All of them did lose their senses of smell and taste like almost all COVID patients, but they were able to regain these within 1 to 2 days.
They all opted to remain under home quarantine, and while he himself was taken to the district hospital, he later opted to stay at home.
Poblacion said that he preferred staying at home because he may have “gone paranoid” if he stayed at the hospital.
“I just went under home quarantine, which became better for me. I may have gone paranoid if I stayed in the hospital because of the mandatory medical ‘rituals’, but at home I can do anything I want. I can have my family around me because we were all positive,” he said.
But like any other family affected by COVID-19, they also worried about their own source of income, because being positive for the disease meant that they had to disconnect from the community.
Poblacion said that as an active member of his communities, both in Janiuay and Iloilo City, he also thought about others who may be going through their COVID-19 ordeals in a worse position.

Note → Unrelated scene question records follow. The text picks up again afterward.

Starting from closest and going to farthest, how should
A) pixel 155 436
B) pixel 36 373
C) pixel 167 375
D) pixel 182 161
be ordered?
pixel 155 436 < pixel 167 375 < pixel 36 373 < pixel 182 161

He added that the family also sought “psychological recovery” to process the loss of his niece.
“There was a lot of emptiness. We were really worried because of a possible loss of income. We have bills to pay and many other things to pay, so we became paranoid. That worsened our worries in that situation. We earned just enough, so how much more for others who did worse? My spirit was still alive at the time, not thinking only of ourselves, but also other positive patients and what we were doing to survive,” he said.
What kept him alive, he said, was the support from his friends in Iloilo and beyond, citing the help he got from friends in Metro Manila and Rosales, Pangasinan where he was formally declared as an “adopted son.”
The family received sacks of rice, groceries, rubbing alcohol, diapers for the toddlers, and other essential needs for their home, from friends both in the public and private sectors.
Poblacion’s discovery of his bilateral pneumonia, as well as his supply of oxygen tanks and pulse oximeters, were through the advice and support of his classmates from high school who are now doctors.
The celebration they held on August 1 was also meant to show their friends that he and his family were already doing fine, and to thanks their kindness.
“What is very good with the people around me is that it really is better if you have investments in people. It really is different if you even just a bit popular and you are a developmental-type of person. It really feels good to have friends. I really saw how good people were. I could really measure how I stand in the community because of what you share to your community, which could bounce back to you,” he said.
Poblacion and his family are now “back to normal” according to him, with him starting to bake and cook at home while his children have gone back to work.
His son and daughter-in-law had recently received their second dose of the COVID-19 vaccine, and he was also recently cleared to get his jab.